(Tasks to complete):
A) Answer these questions about the essay on modern Indian literature:
(i) In which issue and on what date of al-Thaqāfah did the original essay appear?
(ii) Which three traditions does the essay name among India's philosophical and religious traditions?
(iii) According to those traditions, what is a truly content person able to do?
B) Reproduce word for word the stretch of the essay on modern Indian literature from "Written by Muhammad" through "and metaphysical matters.".

Simon Leese translates Lamaḥāt min al-adab al-Hindī al-ḥadīth by Muhammad Fikri (al-Thaqāfah 43, 12th May 1964: 25-27). The original essay can be found at the Alsharekh.org archive.

Glimpses into Modern Indian Literature

Written by Muhammad Fikri, translated by Simon Leese.

Image from Unsplash.

The first thing that comes to mind when one hears the word “India” is that beguiling eastern land awash with metaphysical truths and spirituality. At least this is what people are familiar with from reading the poetry and tales of ancient Indian literature they have access to. They also get this impression from watching Americans movies, which are above all concerned with depicting the people of India as naïve and backwards, distracted from the demands of contemporary life by naïve spiritual and metaphysical matters.

It is an indisputable fact is that Indian civilisation and culture are built on these spiritual and metaphysical systems of thought. Indeed, most of India’s philosophical and religious traditions, including Buddhism, Hinduism, and Brahmanism, celebrate them. According to these traditions, a truly content person is one who is able to escape the vicissitudes of the body to reach the world of pure spirit.

But colonialism has attempted to efface and even wage a tireless war against another fact: that India – like the whole eastern world – has witnessed a great awakening and begun to come to terms with its own ancient literary heritage. It has cast aside all the metaphysical ideas and naïve spiritualities that have proved to be stumbling blocks on the path towards progress. By taking what it needs from these ideas, and responding to the realities and demands of modern Indian life, it has ensured that the wheels of progress continue to move forwards.

This is what has come to pass in recent years. Developing countries have all risen up to shake off the dust of the middle ages, which has weighed them down for generations. The people have come to know their truth and the truth of their existence in this world. With all the power and fortitude they possess, they have begun to rise up against colonialism, exploitation, and the terrorist apparatus.  And to do so they have employed all the intellectual, artistic, and revolutionary means available to them.

(Dataset entries):
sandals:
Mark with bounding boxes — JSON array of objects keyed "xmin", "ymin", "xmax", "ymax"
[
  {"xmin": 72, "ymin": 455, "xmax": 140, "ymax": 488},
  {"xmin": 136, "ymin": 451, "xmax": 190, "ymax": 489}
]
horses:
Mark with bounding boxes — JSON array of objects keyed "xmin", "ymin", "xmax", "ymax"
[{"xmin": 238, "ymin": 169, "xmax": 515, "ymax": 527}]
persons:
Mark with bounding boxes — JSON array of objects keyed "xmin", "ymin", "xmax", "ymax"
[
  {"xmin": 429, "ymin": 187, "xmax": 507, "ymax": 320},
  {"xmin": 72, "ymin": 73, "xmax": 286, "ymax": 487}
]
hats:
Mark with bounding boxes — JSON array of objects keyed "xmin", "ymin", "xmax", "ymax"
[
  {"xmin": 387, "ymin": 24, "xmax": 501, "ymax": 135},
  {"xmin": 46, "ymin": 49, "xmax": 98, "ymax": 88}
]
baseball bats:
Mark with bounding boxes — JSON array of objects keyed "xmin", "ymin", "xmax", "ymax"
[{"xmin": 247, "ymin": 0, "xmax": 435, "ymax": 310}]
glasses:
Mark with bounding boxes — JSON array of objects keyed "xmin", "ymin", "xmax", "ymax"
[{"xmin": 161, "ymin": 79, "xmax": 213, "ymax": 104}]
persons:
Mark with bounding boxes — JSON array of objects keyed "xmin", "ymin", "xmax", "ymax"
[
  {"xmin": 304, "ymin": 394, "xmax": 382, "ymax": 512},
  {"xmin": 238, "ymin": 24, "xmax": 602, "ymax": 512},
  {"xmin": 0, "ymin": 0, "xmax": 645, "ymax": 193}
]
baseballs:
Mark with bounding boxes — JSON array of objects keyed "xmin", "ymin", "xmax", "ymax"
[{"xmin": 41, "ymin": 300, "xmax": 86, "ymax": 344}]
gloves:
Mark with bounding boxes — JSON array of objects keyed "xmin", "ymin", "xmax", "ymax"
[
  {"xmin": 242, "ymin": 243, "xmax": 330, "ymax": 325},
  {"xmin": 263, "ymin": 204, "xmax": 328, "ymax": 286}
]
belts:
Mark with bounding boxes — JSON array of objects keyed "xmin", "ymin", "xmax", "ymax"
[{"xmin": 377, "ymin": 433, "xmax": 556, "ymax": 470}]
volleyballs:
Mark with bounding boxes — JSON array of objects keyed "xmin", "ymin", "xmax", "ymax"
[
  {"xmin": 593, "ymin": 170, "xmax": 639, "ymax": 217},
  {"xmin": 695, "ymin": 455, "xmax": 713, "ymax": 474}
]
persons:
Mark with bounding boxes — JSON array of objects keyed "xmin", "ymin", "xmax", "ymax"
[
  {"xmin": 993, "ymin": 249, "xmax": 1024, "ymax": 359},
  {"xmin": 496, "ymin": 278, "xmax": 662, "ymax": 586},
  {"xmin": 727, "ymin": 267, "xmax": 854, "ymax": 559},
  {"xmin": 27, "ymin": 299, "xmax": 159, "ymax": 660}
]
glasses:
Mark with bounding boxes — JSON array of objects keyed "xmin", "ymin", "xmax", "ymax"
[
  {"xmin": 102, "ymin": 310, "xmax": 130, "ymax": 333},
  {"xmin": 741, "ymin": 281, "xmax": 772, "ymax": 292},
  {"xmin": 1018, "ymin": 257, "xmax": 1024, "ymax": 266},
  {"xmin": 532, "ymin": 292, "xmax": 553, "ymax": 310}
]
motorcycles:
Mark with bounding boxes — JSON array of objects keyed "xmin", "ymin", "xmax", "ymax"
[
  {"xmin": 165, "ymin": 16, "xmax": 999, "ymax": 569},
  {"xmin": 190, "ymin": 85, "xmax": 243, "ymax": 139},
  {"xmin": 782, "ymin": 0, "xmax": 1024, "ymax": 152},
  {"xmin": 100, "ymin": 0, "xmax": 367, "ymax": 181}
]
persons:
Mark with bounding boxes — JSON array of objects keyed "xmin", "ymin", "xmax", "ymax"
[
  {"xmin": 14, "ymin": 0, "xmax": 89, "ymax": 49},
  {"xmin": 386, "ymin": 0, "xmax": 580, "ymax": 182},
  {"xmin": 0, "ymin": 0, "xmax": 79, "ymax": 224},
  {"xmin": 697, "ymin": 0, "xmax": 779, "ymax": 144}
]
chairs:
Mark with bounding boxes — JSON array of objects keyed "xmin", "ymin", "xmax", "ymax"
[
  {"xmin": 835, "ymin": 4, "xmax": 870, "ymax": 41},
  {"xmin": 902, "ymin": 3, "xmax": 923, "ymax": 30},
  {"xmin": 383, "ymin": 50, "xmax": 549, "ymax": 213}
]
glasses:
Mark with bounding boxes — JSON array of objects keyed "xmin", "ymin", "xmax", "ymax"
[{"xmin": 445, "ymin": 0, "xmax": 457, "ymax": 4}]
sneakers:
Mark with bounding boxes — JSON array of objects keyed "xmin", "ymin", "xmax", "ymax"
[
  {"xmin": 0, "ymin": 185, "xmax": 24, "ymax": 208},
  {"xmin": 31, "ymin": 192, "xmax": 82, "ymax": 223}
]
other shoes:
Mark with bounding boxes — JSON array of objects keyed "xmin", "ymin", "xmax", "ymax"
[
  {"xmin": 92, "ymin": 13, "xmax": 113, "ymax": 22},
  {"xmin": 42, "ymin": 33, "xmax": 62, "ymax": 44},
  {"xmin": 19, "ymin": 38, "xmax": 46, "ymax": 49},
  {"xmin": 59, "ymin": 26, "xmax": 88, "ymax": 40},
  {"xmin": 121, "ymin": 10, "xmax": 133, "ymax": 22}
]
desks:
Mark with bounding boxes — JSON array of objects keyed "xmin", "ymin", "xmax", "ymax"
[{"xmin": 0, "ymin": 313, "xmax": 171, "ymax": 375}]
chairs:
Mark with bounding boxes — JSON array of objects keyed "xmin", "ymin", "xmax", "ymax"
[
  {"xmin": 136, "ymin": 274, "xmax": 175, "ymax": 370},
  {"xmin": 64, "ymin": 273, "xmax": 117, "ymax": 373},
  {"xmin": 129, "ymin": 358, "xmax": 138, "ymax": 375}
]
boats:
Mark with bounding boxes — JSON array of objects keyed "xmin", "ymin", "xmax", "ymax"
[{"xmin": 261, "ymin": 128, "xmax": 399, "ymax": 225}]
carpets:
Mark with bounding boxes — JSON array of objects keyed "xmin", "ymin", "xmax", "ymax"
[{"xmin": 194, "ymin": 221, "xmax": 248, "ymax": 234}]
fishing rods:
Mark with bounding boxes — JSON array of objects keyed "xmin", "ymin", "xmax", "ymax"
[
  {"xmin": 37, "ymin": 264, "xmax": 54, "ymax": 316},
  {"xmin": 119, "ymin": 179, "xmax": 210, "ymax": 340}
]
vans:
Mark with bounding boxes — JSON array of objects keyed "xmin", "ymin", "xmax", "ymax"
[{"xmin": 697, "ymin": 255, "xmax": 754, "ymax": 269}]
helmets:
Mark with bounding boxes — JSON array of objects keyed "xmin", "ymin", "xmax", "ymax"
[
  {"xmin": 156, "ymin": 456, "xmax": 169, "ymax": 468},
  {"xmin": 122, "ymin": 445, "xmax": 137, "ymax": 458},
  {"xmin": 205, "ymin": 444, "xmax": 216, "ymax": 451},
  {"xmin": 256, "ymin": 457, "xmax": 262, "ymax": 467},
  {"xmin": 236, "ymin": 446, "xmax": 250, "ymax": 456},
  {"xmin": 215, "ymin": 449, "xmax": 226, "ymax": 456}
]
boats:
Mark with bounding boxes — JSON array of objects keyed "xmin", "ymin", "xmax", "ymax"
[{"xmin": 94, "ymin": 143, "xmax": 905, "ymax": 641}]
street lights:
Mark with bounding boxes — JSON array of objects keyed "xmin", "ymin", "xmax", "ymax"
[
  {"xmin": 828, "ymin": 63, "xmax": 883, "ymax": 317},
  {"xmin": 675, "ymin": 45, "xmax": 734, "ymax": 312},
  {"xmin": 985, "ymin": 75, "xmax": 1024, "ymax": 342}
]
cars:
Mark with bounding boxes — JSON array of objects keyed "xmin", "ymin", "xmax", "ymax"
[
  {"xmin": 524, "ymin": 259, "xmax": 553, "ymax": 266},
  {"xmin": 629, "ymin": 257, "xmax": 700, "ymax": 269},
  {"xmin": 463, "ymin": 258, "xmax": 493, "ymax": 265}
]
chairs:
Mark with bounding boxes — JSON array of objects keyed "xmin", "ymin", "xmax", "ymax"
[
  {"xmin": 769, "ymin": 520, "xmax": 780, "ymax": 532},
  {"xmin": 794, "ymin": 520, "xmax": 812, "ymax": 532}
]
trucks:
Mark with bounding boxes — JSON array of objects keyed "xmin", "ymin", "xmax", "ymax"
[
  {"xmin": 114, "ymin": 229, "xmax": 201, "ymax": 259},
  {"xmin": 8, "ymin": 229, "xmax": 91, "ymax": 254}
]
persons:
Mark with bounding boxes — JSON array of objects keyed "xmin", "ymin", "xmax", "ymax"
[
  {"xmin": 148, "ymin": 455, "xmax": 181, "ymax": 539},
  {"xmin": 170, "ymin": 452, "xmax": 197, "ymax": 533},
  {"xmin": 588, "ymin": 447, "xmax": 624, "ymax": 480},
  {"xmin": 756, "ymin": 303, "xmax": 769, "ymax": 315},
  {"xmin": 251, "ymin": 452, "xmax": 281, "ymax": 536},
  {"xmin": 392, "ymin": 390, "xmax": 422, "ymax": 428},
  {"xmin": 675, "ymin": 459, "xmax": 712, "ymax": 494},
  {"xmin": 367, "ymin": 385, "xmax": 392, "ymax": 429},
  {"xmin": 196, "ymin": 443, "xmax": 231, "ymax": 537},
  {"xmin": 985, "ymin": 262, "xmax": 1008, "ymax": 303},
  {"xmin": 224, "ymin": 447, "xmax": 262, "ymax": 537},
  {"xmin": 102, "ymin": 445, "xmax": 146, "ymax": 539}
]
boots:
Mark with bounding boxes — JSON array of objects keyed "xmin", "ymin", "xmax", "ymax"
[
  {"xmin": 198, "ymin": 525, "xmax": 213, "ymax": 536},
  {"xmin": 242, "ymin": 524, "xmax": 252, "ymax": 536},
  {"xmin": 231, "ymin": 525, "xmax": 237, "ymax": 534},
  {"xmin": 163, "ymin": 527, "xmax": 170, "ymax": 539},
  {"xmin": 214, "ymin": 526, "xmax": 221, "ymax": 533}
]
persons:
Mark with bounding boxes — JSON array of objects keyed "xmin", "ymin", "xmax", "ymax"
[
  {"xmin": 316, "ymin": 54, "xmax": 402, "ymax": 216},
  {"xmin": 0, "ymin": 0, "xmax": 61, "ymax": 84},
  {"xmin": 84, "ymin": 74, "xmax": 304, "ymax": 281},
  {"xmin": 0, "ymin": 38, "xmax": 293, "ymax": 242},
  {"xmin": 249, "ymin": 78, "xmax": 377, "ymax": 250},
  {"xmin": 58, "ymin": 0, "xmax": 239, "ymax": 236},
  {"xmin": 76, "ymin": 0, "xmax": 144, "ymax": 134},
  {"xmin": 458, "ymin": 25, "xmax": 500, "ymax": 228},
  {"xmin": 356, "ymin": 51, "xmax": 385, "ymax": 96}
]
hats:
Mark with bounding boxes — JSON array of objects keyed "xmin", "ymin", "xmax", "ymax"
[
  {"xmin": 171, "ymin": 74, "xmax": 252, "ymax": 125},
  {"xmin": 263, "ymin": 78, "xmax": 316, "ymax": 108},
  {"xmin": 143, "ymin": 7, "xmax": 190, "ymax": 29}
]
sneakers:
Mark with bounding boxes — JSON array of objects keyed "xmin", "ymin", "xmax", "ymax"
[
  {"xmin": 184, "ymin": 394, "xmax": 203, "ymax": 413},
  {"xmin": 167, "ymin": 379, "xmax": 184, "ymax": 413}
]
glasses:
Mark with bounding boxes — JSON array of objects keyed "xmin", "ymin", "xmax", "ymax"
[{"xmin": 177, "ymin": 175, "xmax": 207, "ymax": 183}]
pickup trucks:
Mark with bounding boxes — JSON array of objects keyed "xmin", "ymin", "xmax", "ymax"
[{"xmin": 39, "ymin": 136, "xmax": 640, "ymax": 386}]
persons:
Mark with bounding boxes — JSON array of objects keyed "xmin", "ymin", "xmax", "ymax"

(Answers to the problems):
A)
(i) Issue 43, dated 12th May 1964.
(ii) Buddhism, Hinduism, and Brahmanism.
(iii) Escape the vicissitudes of the body to reach the world of pure spirit.

B)
Written by Muhammad Fikri, translated by Simon Leese.

Image from Unsplash.

The first thing that comes to mind when one hears the word “India” is that beguiling eastern land awash with metaphysical truths and spirituality. At least this is what people are familiar with from reading the poetry and tales of ancient Indian literature they have access to. They also get this impression from watching Americans movies, which are above all concerned with depicting the people of India as naïve and backwards, distracted from the demands of contemporary life by naïve spiritual and metaphysical matters.